The unemployment rate for over-55s is at the highest level since 1948. Since the recession started, both the number of older people seeking work and the rate of unemployment for over-55s have increased more sharply than for all other demographic groups. And older workers comprise a high share of the long-term unemployed. In May, the average duration of unemployment for older job-seekers climbed to 44.2 weeks, 11 more weeks than the national average. Nearly six in ten older job-seekers have been out of work for more than six months.
If national trends are anything like what I see here in Silicon Valley, where many of the waves of layoffs specifically targeted older workers because they have higher health-care costs and are paid more, then enforcement could make a difference. People could begin to find jobs with healthcare, and start meeting their mortgage and other obligations again.
Companies here in Silicon Valley shed their older workers during the years of Bush-era non-enforcement of labor laws. They were forced to sign "waivers" saying they would not complain about the age discrimination, told if they did not sign they would not receive any severance that was available or would be denied unemployment compensation.
Now, during the Obama-era non-enforcement of labor laws many companies around here flat-out will not hire people over "a certain age" (varies by profession) and everyone knows it. The unemployment rate is lower because so many older people understand the situation and are not "actively" looking for work. They are still unemployed but not counted in the statistics.
(Don't get me started about the scam of a company laying off older, higher-wage workers and then pleading that they can't find qualified workers so can they import H1B workers, who are lower-paid. There are legitimate reasons for H1B workers, and then there are wage-reducing scams.)
Still, evidence of age bias in hiring is accumulating in academic research and anecdotal reports to the EEOC, Commission on Civil Rights and AARP. In one famed 2005 study, a Texas A&M economist sent out 4,000 job applications for entry-level positions. (The resumes were only women's.) Older workers were 40 percent less likely to receive a response back. And of the letters sent to Congress last week, a vast majority mentioned age, many coming from older workers who had applied for hundreds of positions, to no avail.
It is these older long-term-unemployed workers for whom the now-ending COBRA subsidies were, literally, a lifesaver. These are the people who either will not be able to get a health insurance policy because they tend to have conditions that insurance companies don't want to cover, or who won't be able to afford the policy anyway if they can get it. You see, they are unemployed and health care costs much more for older people.
If age discrimination laws were enforced would this change the nature of unemployment? As these workers are reluctantly hired by companies afraid to be caught in a "sting" or other enforcement operation the pool of remaining unemployed will shift.

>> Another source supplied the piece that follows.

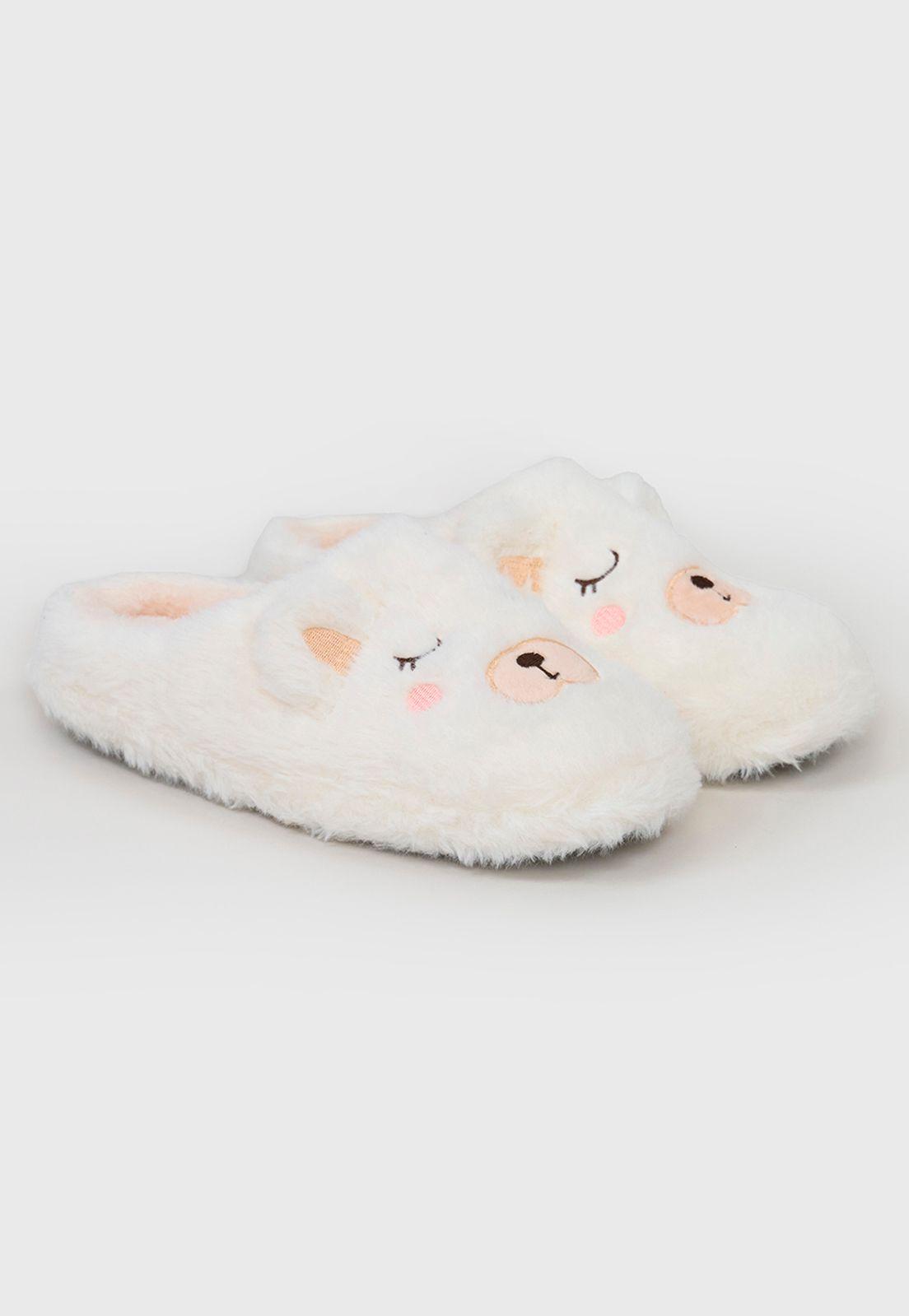 Pantuflas Mujer Oso Ecru Corona-0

This is worth a try. The Labor Department could publicly announce a campaign of enforcement -- they don't even have to actually do it -- and employers across the country would begin to hire a token person over 45 here and there.
Another area where law enforcement could do some good is by enforcing regulations that determine whether an employee is a "contractor" or a real employee. If the Labor Department enforced those regulations many people would being to receive the benefits, vacations, overtime and other advantages of regular employment that they are currently denied on a mass scale.

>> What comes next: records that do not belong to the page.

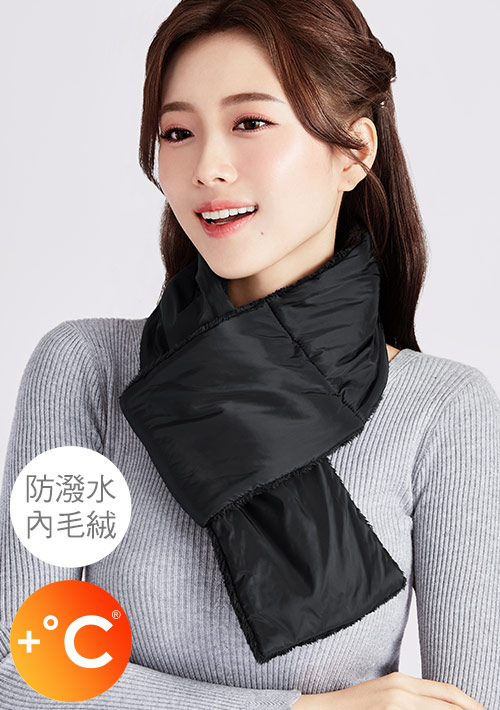 科技羽絨棉防潑水可折收毛絨圍巾
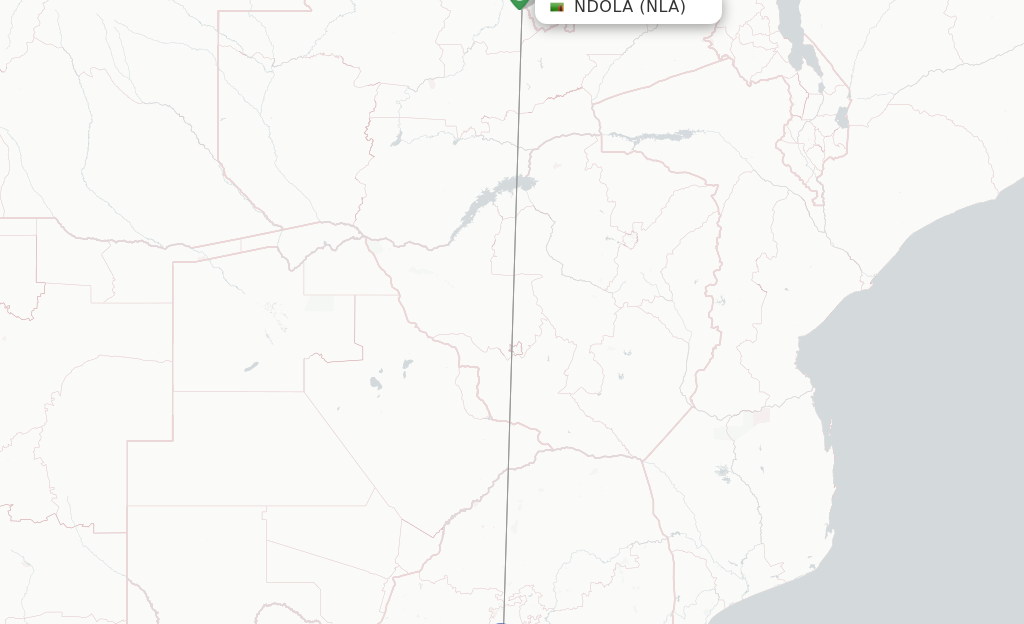 Route map with flights from Ndola with Airlink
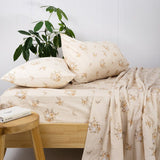 Cozy King Sheet Set in floral flannelette, featuring warm earthy tones on cream, perfect for winter comfort and style.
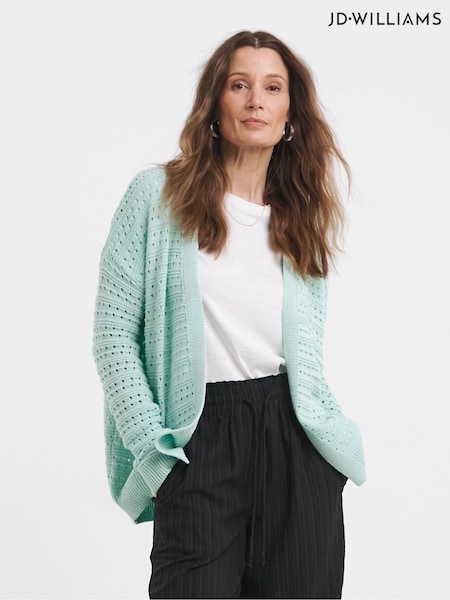JD Williams Mint Green Edge To Edge Crochet Cardigan (F79117) | €43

Unfortunately, policy experts fear that age discrimination in hiring, compounded by the recession, is a problem without a solution. Individuals can bring cases against individual companies, but discrimination is virtually impossible to prove, even if it is easy to see as an aggregate phenomenon. Plus, McCann says, explains, the phenomenon is so prevalent that discrimination simply seems like reality.

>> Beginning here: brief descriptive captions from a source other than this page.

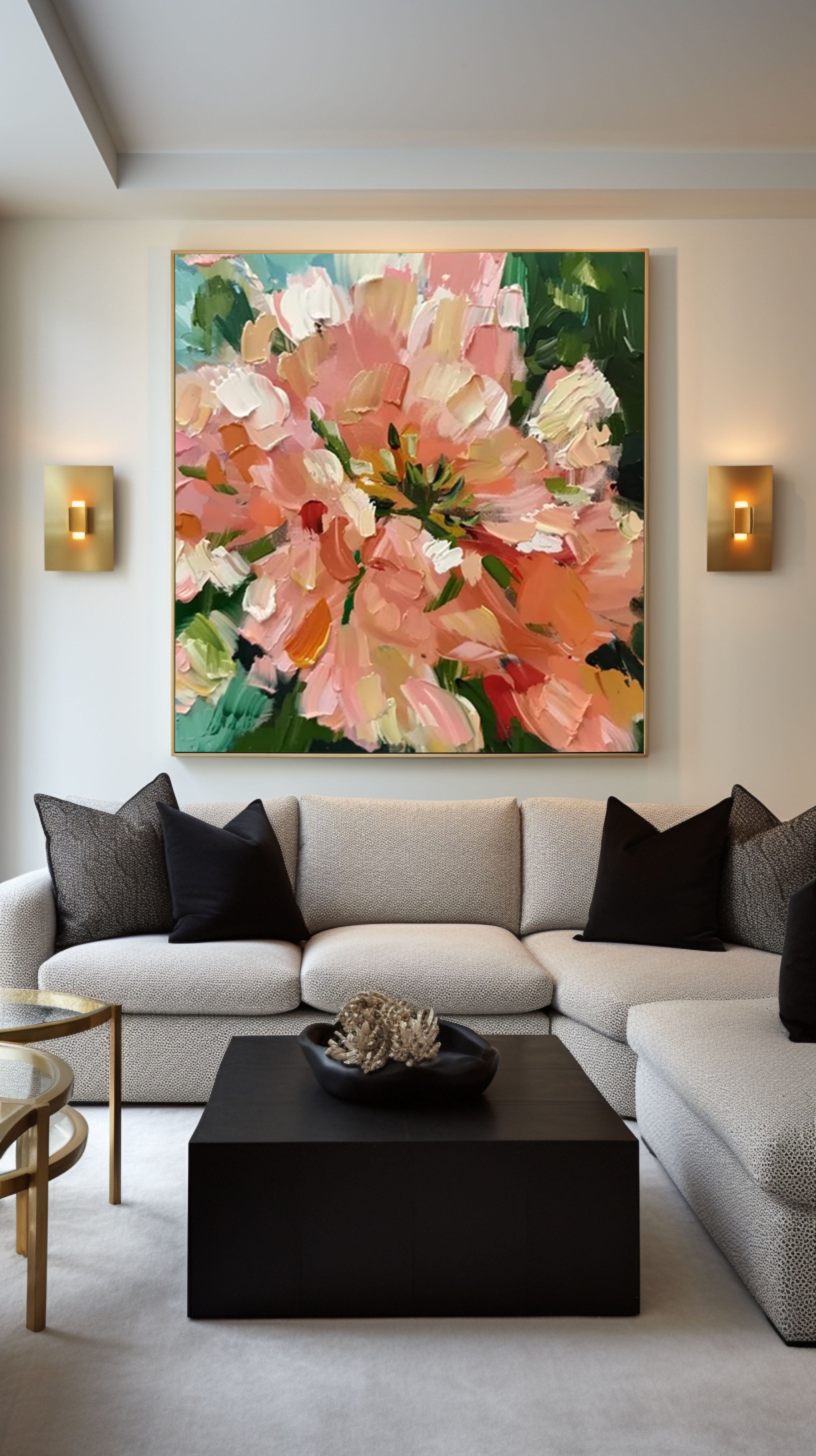 Vibrant Abstract Floral Painting for Modern Living Rooms #FB018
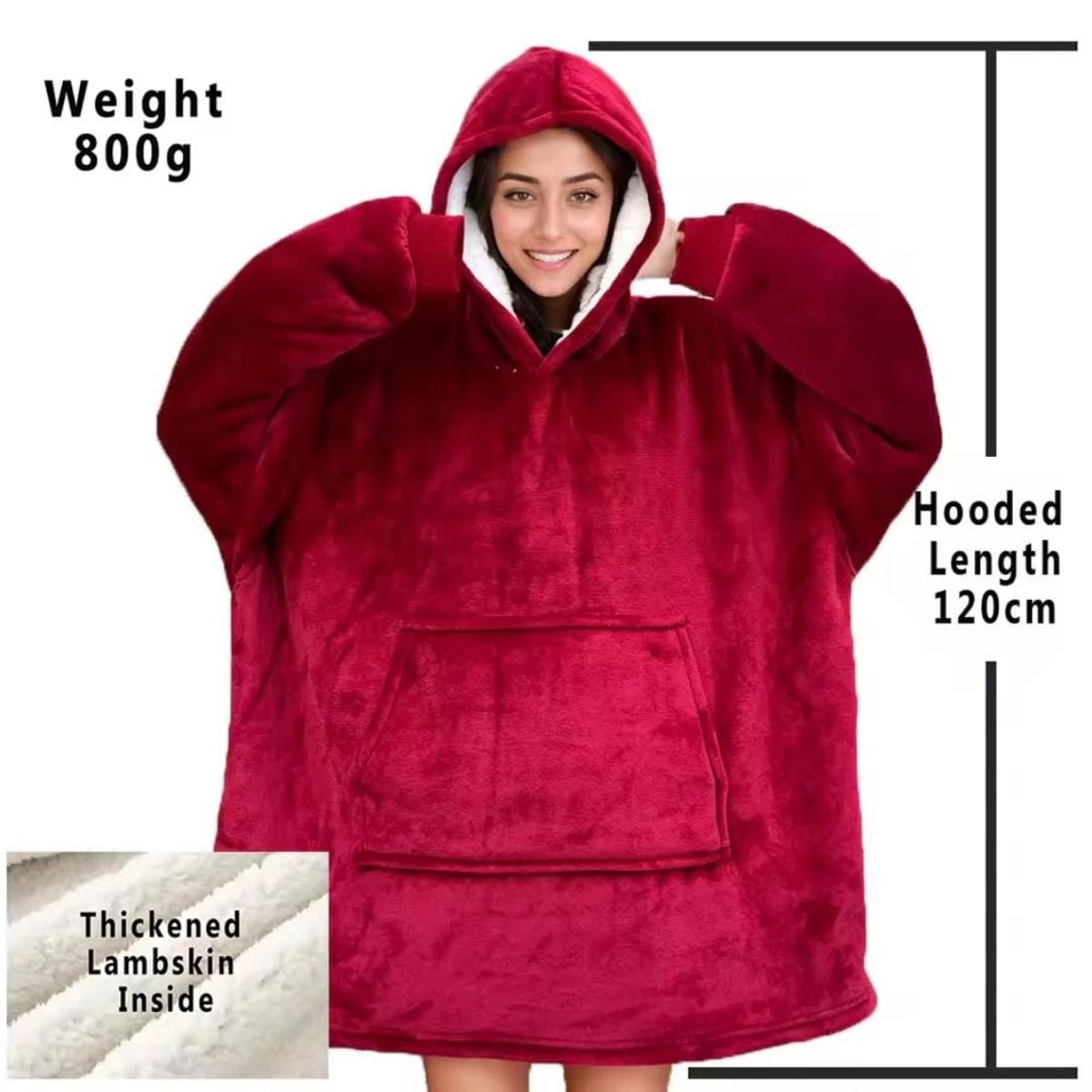 MORLAN - Maxi Polerón Sherpa Bata Manta Capucha Frazada Invierno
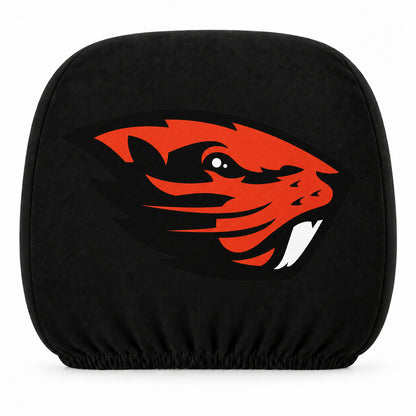 Oregon State Beavers car headrest cover, Style 1 team design, white background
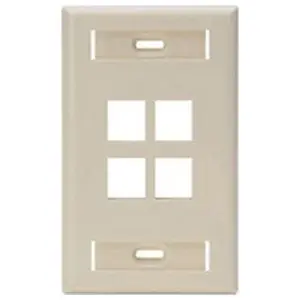 Ortronics OR-KSFP4 Ortronics KSFP4 1-Gang Keystone Faceplate, 4-Ports, Fog White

An idea, what about a pretend enforcement campaign? If we can't get the Obama administration to act on this - it has been a year and a half and Bush-era non-enforcement continues - maybe we can get The Yes Men to pretend to be the Labor Department doing its job, and announce enforcement operations. This will trigger at least some hiring as companies are reminded that the government used to enforce the law, and might again one day.